A matrix cov_mat
stores the covariances between variables:
a_plane a_boat a_train b_plane b_boat b_train c_plane c_boat c_train d_plane …
a_plane 4.419 -0.583 0.446 0.018 -1.291 3.159 -0.954 0.488 3.111 1.100
a_boat -0.583 2.636 1.813 -1.511 -0.420 -0.757 1.698 1.668 1.091 0.120
a_train 0.446 1.813 2.668 -0.365 -0.183 1.040 1.347 1.813 0.806 -0.324
b_plane 0.018 -1.511 -0.365 2.498 1.153 1.498 -0.465 -1.157 -0.775 0.133
b_boat -1.291 -0.420 -0.183 1.153 1.043 -0.194 0.243 -0.361 -0.981 -0.040
b_train 3.159 -0.757 1.040 1.498 -0.194 4.153 -0.208 0.257 1.922 1.434
c_plane -0.954 1.698 1.347 -0.465 0.243 -0.208 1.791 0.909 0.259 0.394
c_boat 0.488 1.668 1.813 -1.157 -0.361 0.257 0.909 2.290 1.572 0.269
c_train 3.111 1.091 0.806 -0.775 -0.981 1.922 0.259 1.572 4.097 2.001
d_plane 1.100 0.120 -0.324 0.133 -0.040 1.434 0.394 0.269 2.001 2.231
…
final_need
is a data frame with a row for each category of transportation (plane, boat, train) and a column for every possible covariance within a given category:
aa ab ac ad ba bb bc bd ca cb … <dd>
plane 4.419 0.018 -0.954 1.100 0.018 2.498 -0.465 0.133 -0.954 -0.465 …

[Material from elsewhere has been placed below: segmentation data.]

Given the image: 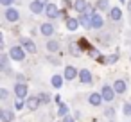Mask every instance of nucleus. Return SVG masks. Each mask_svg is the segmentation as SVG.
<instances>
[{
  "mask_svg": "<svg viewBox=\"0 0 131 122\" xmlns=\"http://www.w3.org/2000/svg\"><path fill=\"white\" fill-rule=\"evenodd\" d=\"M9 58L15 59V61H24V59H25V49L20 47V45L11 47V50H9Z\"/></svg>",
  "mask_w": 131,
  "mask_h": 122,
  "instance_id": "nucleus-1",
  "label": "nucleus"
},
{
  "mask_svg": "<svg viewBox=\"0 0 131 122\" xmlns=\"http://www.w3.org/2000/svg\"><path fill=\"white\" fill-rule=\"evenodd\" d=\"M101 93H102V99H104L106 102H111V101L115 99V93H117V92H115L113 86H108V84H106V86L101 88Z\"/></svg>",
  "mask_w": 131,
  "mask_h": 122,
  "instance_id": "nucleus-2",
  "label": "nucleus"
},
{
  "mask_svg": "<svg viewBox=\"0 0 131 122\" xmlns=\"http://www.w3.org/2000/svg\"><path fill=\"white\" fill-rule=\"evenodd\" d=\"M27 93H29V90H27V84H25V83H16V84H15V95H16L18 99L27 97Z\"/></svg>",
  "mask_w": 131,
  "mask_h": 122,
  "instance_id": "nucleus-3",
  "label": "nucleus"
},
{
  "mask_svg": "<svg viewBox=\"0 0 131 122\" xmlns=\"http://www.w3.org/2000/svg\"><path fill=\"white\" fill-rule=\"evenodd\" d=\"M45 15H47L50 20H54V18L59 16V7H58L56 4H49V6L45 7Z\"/></svg>",
  "mask_w": 131,
  "mask_h": 122,
  "instance_id": "nucleus-4",
  "label": "nucleus"
},
{
  "mask_svg": "<svg viewBox=\"0 0 131 122\" xmlns=\"http://www.w3.org/2000/svg\"><path fill=\"white\" fill-rule=\"evenodd\" d=\"M92 16H93V15H90L88 11L81 13V16H79V24H81L84 29H90V27H92Z\"/></svg>",
  "mask_w": 131,
  "mask_h": 122,
  "instance_id": "nucleus-5",
  "label": "nucleus"
},
{
  "mask_svg": "<svg viewBox=\"0 0 131 122\" xmlns=\"http://www.w3.org/2000/svg\"><path fill=\"white\" fill-rule=\"evenodd\" d=\"M20 43L24 45V49H25L29 54H36V45H34V41H32V40H29V38H22V40H20Z\"/></svg>",
  "mask_w": 131,
  "mask_h": 122,
  "instance_id": "nucleus-6",
  "label": "nucleus"
},
{
  "mask_svg": "<svg viewBox=\"0 0 131 122\" xmlns=\"http://www.w3.org/2000/svg\"><path fill=\"white\" fill-rule=\"evenodd\" d=\"M67 81H72V79H75V77H79V70L75 68V66H67L65 68V75H63Z\"/></svg>",
  "mask_w": 131,
  "mask_h": 122,
  "instance_id": "nucleus-7",
  "label": "nucleus"
},
{
  "mask_svg": "<svg viewBox=\"0 0 131 122\" xmlns=\"http://www.w3.org/2000/svg\"><path fill=\"white\" fill-rule=\"evenodd\" d=\"M102 93H99V92H93V93H90V97H88V102L92 104V106H101L102 104Z\"/></svg>",
  "mask_w": 131,
  "mask_h": 122,
  "instance_id": "nucleus-8",
  "label": "nucleus"
},
{
  "mask_svg": "<svg viewBox=\"0 0 131 122\" xmlns=\"http://www.w3.org/2000/svg\"><path fill=\"white\" fill-rule=\"evenodd\" d=\"M79 81H81L83 84H90V83H92V72L86 70V68L79 70Z\"/></svg>",
  "mask_w": 131,
  "mask_h": 122,
  "instance_id": "nucleus-9",
  "label": "nucleus"
},
{
  "mask_svg": "<svg viewBox=\"0 0 131 122\" xmlns=\"http://www.w3.org/2000/svg\"><path fill=\"white\" fill-rule=\"evenodd\" d=\"M72 9L77 11V13H84L88 9V2L86 0H75V2L72 4Z\"/></svg>",
  "mask_w": 131,
  "mask_h": 122,
  "instance_id": "nucleus-10",
  "label": "nucleus"
},
{
  "mask_svg": "<svg viewBox=\"0 0 131 122\" xmlns=\"http://www.w3.org/2000/svg\"><path fill=\"white\" fill-rule=\"evenodd\" d=\"M40 104H41V101H40V97H29V101L25 102V106L31 109V111H36L38 108H40Z\"/></svg>",
  "mask_w": 131,
  "mask_h": 122,
  "instance_id": "nucleus-11",
  "label": "nucleus"
},
{
  "mask_svg": "<svg viewBox=\"0 0 131 122\" xmlns=\"http://www.w3.org/2000/svg\"><path fill=\"white\" fill-rule=\"evenodd\" d=\"M18 18H20V13H18L16 9L9 7V9L6 11V20H7V22H18Z\"/></svg>",
  "mask_w": 131,
  "mask_h": 122,
  "instance_id": "nucleus-12",
  "label": "nucleus"
},
{
  "mask_svg": "<svg viewBox=\"0 0 131 122\" xmlns=\"http://www.w3.org/2000/svg\"><path fill=\"white\" fill-rule=\"evenodd\" d=\"M79 18H67V29L70 31V32H75L77 29H79Z\"/></svg>",
  "mask_w": 131,
  "mask_h": 122,
  "instance_id": "nucleus-13",
  "label": "nucleus"
},
{
  "mask_svg": "<svg viewBox=\"0 0 131 122\" xmlns=\"http://www.w3.org/2000/svg\"><path fill=\"white\" fill-rule=\"evenodd\" d=\"M104 25V20H102V16L99 15V13H95L93 16H92V27L93 29H101Z\"/></svg>",
  "mask_w": 131,
  "mask_h": 122,
  "instance_id": "nucleus-14",
  "label": "nucleus"
},
{
  "mask_svg": "<svg viewBox=\"0 0 131 122\" xmlns=\"http://www.w3.org/2000/svg\"><path fill=\"white\" fill-rule=\"evenodd\" d=\"M40 31H41V34H43V36H52L56 29H54V25H52V24H41Z\"/></svg>",
  "mask_w": 131,
  "mask_h": 122,
  "instance_id": "nucleus-15",
  "label": "nucleus"
},
{
  "mask_svg": "<svg viewBox=\"0 0 131 122\" xmlns=\"http://www.w3.org/2000/svg\"><path fill=\"white\" fill-rule=\"evenodd\" d=\"M29 7H31V11H32L34 15H40V13L43 11V7H45V6L40 2V0H34V2H31V6H29Z\"/></svg>",
  "mask_w": 131,
  "mask_h": 122,
  "instance_id": "nucleus-16",
  "label": "nucleus"
},
{
  "mask_svg": "<svg viewBox=\"0 0 131 122\" xmlns=\"http://www.w3.org/2000/svg\"><path fill=\"white\" fill-rule=\"evenodd\" d=\"M110 18H111L113 22H118V20L122 18V11H120V7H113V9H110Z\"/></svg>",
  "mask_w": 131,
  "mask_h": 122,
  "instance_id": "nucleus-17",
  "label": "nucleus"
},
{
  "mask_svg": "<svg viewBox=\"0 0 131 122\" xmlns=\"http://www.w3.org/2000/svg\"><path fill=\"white\" fill-rule=\"evenodd\" d=\"M113 88H115V92H117V93H124L127 86H126V81L117 79V81H115V84H113Z\"/></svg>",
  "mask_w": 131,
  "mask_h": 122,
  "instance_id": "nucleus-18",
  "label": "nucleus"
},
{
  "mask_svg": "<svg viewBox=\"0 0 131 122\" xmlns=\"http://www.w3.org/2000/svg\"><path fill=\"white\" fill-rule=\"evenodd\" d=\"M0 117H2V122H11L13 117H15V113L9 111V109H2V111H0Z\"/></svg>",
  "mask_w": 131,
  "mask_h": 122,
  "instance_id": "nucleus-19",
  "label": "nucleus"
},
{
  "mask_svg": "<svg viewBox=\"0 0 131 122\" xmlns=\"http://www.w3.org/2000/svg\"><path fill=\"white\" fill-rule=\"evenodd\" d=\"M63 79H65V77H61L59 74H56V75H52L50 83H52V86H54V88H61V86H63Z\"/></svg>",
  "mask_w": 131,
  "mask_h": 122,
  "instance_id": "nucleus-20",
  "label": "nucleus"
},
{
  "mask_svg": "<svg viewBox=\"0 0 131 122\" xmlns=\"http://www.w3.org/2000/svg\"><path fill=\"white\" fill-rule=\"evenodd\" d=\"M47 50H49V52H58V50H59V43L54 41V40H50V41L47 43Z\"/></svg>",
  "mask_w": 131,
  "mask_h": 122,
  "instance_id": "nucleus-21",
  "label": "nucleus"
},
{
  "mask_svg": "<svg viewBox=\"0 0 131 122\" xmlns=\"http://www.w3.org/2000/svg\"><path fill=\"white\" fill-rule=\"evenodd\" d=\"M68 115V106L67 104H59V109H58V117H67Z\"/></svg>",
  "mask_w": 131,
  "mask_h": 122,
  "instance_id": "nucleus-22",
  "label": "nucleus"
},
{
  "mask_svg": "<svg viewBox=\"0 0 131 122\" xmlns=\"http://www.w3.org/2000/svg\"><path fill=\"white\" fill-rule=\"evenodd\" d=\"M108 7H110L108 0H97V9H99V11H106Z\"/></svg>",
  "mask_w": 131,
  "mask_h": 122,
  "instance_id": "nucleus-23",
  "label": "nucleus"
},
{
  "mask_svg": "<svg viewBox=\"0 0 131 122\" xmlns=\"http://www.w3.org/2000/svg\"><path fill=\"white\" fill-rule=\"evenodd\" d=\"M117 59H118V56H117V54H111V56L106 58V63H108V65H113V63H117Z\"/></svg>",
  "mask_w": 131,
  "mask_h": 122,
  "instance_id": "nucleus-24",
  "label": "nucleus"
},
{
  "mask_svg": "<svg viewBox=\"0 0 131 122\" xmlns=\"http://www.w3.org/2000/svg\"><path fill=\"white\" fill-rule=\"evenodd\" d=\"M38 97H40V101H41L43 104H47V102L50 101V95H49V93H40Z\"/></svg>",
  "mask_w": 131,
  "mask_h": 122,
  "instance_id": "nucleus-25",
  "label": "nucleus"
},
{
  "mask_svg": "<svg viewBox=\"0 0 131 122\" xmlns=\"http://www.w3.org/2000/svg\"><path fill=\"white\" fill-rule=\"evenodd\" d=\"M124 115H126V117H129V115H131V104H129V102H126V104H124Z\"/></svg>",
  "mask_w": 131,
  "mask_h": 122,
  "instance_id": "nucleus-26",
  "label": "nucleus"
},
{
  "mask_svg": "<svg viewBox=\"0 0 131 122\" xmlns=\"http://www.w3.org/2000/svg\"><path fill=\"white\" fill-rule=\"evenodd\" d=\"M79 47L84 50V49H90V43H88L86 40H79Z\"/></svg>",
  "mask_w": 131,
  "mask_h": 122,
  "instance_id": "nucleus-27",
  "label": "nucleus"
},
{
  "mask_svg": "<svg viewBox=\"0 0 131 122\" xmlns=\"http://www.w3.org/2000/svg\"><path fill=\"white\" fill-rule=\"evenodd\" d=\"M104 115H106V117H110V118H111V117H113V115H115V109H113V108H108V109H106V111H104Z\"/></svg>",
  "mask_w": 131,
  "mask_h": 122,
  "instance_id": "nucleus-28",
  "label": "nucleus"
},
{
  "mask_svg": "<svg viewBox=\"0 0 131 122\" xmlns=\"http://www.w3.org/2000/svg\"><path fill=\"white\" fill-rule=\"evenodd\" d=\"M0 59H2V68L6 70V68H7V56H2Z\"/></svg>",
  "mask_w": 131,
  "mask_h": 122,
  "instance_id": "nucleus-29",
  "label": "nucleus"
},
{
  "mask_svg": "<svg viewBox=\"0 0 131 122\" xmlns=\"http://www.w3.org/2000/svg\"><path fill=\"white\" fill-rule=\"evenodd\" d=\"M13 2H15V0H0V4H2V6H6V7H7V6H11Z\"/></svg>",
  "mask_w": 131,
  "mask_h": 122,
  "instance_id": "nucleus-30",
  "label": "nucleus"
},
{
  "mask_svg": "<svg viewBox=\"0 0 131 122\" xmlns=\"http://www.w3.org/2000/svg\"><path fill=\"white\" fill-rule=\"evenodd\" d=\"M70 52H72V54H75V56H77V54H79V49H77V47H75V45H70Z\"/></svg>",
  "mask_w": 131,
  "mask_h": 122,
  "instance_id": "nucleus-31",
  "label": "nucleus"
},
{
  "mask_svg": "<svg viewBox=\"0 0 131 122\" xmlns=\"http://www.w3.org/2000/svg\"><path fill=\"white\" fill-rule=\"evenodd\" d=\"M15 106H16V109H22V108H24V106H25V104H24V101H22V99H20V101H18V102H16V104H15Z\"/></svg>",
  "mask_w": 131,
  "mask_h": 122,
  "instance_id": "nucleus-32",
  "label": "nucleus"
},
{
  "mask_svg": "<svg viewBox=\"0 0 131 122\" xmlns=\"http://www.w3.org/2000/svg\"><path fill=\"white\" fill-rule=\"evenodd\" d=\"M63 122H75V120H74V118H72V117H70V115H67V117H65V118H63Z\"/></svg>",
  "mask_w": 131,
  "mask_h": 122,
  "instance_id": "nucleus-33",
  "label": "nucleus"
},
{
  "mask_svg": "<svg viewBox=\"0 0 131 122\" xmlns=\"http://www.w3.org/2000/svg\"><path fill=\"white\" fill-rule=\"evenodd\" d=\"M0 97L6 99V97H7V92H6V90H2V92H0Z\"/></svg>",
  "mask_w": 131,
  "mask_h": 122,
  "instance_id": "nucleus-34",
  "label": "nucleus"
},
{
  "mask_svg": "<svg viewBox=\"0 0 131 122\" xmlns=\"http://www.w3.org/2000/svg\"><path fill=\"white\" fill-rule=\"evenodd\" d=\"M18 81H20V83H24V81H25V77H24L22 74H18Z\"/></svg>",
  "mask_w": 131,
  "mask_h": 122,
  "instance_id": "nucleus-35",
  "label": "nucleus"
},
{
  "mask_svg": "<svg viewBox=\"0 0 131 122\" xmlns=\"http://www.w3.org/2000/svg\"><path fill=\"white\" fill-rule=\"evenodd\" d=\"M127 11L131 13V0H129V2H127Z\"/></svg>",
  "mask_w": 131,
  "mask_h": 122,
  "instance_id": "nucleus-36",
  "label": "nucleus"
},
{
  "mask_svg": "<svg viewBox=\"0 0 131 122\" xmlns=\"http://www.w3.org/2000/svg\"><path fill=\"white\" fill-rule=\"evenodd\" d=\"M120 2H126V0H120Z\"/></svg>",
  "mask_w": 131,
  "mask_h": 122,
  "instance_id": "nucleus-37",
  "label": "nucleus"
}]
</instances>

boat 2.636 -0.420 1.668 0.120 -0.420 1.043 -0.361 …
train …
<…>
To get from cov_mat
to final_need
, I've converted the file to an edgelist via igraph, then eliminated rows of that edgelist that included out-of-category covariance calculations (e.g.,
a_planecovaries with
a_boat`, but I could care less). Here's the result:
> head(cov_edgelist_slim)
from to covariance
a_plane a_plane 4.419
a_plane b_plane 0.018
a_plane c_plane -0.954
a_plane d_plane 1.100
b_plane a_plane …
… … …
I then try to use dcast()
from reshape2
, but am getting stuck on how to use the function to produce the final_need
result. Any thoughts? If there's a simpler way than the one I'm heading down, I'm happy to hear it!